◆ Reading text ◆
--- START ---

A photon is a particle of light. Light has wavelength. The shorter the
wavelength the more energetic the photon. When the universe was young it
was very small and there wasn't any room for long wavelength photons so all
the photons had to be extremely short wavelength and therefore extremely
energetic.

my second question is
What triggered BB to happen, why was it so unstable in which ever form
he was.


Best answer so far is that nothing triggered it. Uncaused events occur all
the time around us. They are very hard to see because of the uncertainty
principle, but sometimes, as with the Casimir effect, they can be measured.
However, the more energetic the event the less likely it is to happen.
Events big enough for the big bang don't occur often enough for us to
investigate them in detail easily. (like once in 1,400,000,000 years.)

--- END ---

◆ Rows ◆

--- START ---

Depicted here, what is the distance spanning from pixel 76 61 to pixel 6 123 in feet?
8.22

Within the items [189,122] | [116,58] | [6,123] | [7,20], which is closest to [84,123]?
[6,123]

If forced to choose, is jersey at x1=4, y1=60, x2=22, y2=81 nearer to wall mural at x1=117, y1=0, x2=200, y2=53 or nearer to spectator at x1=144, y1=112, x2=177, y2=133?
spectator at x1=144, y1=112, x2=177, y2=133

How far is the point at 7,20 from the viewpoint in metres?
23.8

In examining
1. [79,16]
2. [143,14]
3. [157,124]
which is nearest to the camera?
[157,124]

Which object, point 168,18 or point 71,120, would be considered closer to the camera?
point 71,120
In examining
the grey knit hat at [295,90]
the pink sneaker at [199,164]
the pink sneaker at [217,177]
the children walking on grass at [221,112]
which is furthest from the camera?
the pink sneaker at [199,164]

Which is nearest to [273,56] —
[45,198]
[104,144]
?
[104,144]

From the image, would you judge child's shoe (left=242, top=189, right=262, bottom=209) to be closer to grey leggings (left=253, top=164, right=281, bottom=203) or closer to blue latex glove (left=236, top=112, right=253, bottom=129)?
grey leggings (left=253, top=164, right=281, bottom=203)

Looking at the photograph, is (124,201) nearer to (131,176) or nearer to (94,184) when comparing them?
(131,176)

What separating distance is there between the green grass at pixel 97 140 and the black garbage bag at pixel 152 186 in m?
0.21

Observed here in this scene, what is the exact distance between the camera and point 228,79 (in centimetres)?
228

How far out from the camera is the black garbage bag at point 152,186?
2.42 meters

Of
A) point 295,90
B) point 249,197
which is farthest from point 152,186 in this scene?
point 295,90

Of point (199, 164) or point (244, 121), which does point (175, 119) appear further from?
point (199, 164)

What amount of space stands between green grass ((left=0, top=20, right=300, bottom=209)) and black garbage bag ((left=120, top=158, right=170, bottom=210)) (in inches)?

--- END ---

◆ Goals ◆
A: In the big bang text, shorten the paragraph that begins "A photon is a particle of light" into a short list that keeps its main facts.
B: Repeat the big bang text word for word, beginning at "Best answer so" and stopping after "in 1,400,000,000 years.)".

◆ Solution list ◆
A:
- A photon is a particle of light, and light has wavelength.
- The shorter the wavelength, the more energetic the photon.
- The early universe was very small, so there was no room for long-wavelength photons.
- All photons then had extremely short wavelengths and were therefore extremely energetic.

B:
Best answer so far is that nothing triggered it. Uncaused events occur all
the time around us. They are very hard to see because of the uncertainty
principle, but sometimes, as with the Casimir effect, they can be measured.
However, the more energetic the event the less likely it is to happen.
Events big enough for the big bang don't occur often enough for us to
investigate them in detail easily. (like once in 1,400,000,000 years.)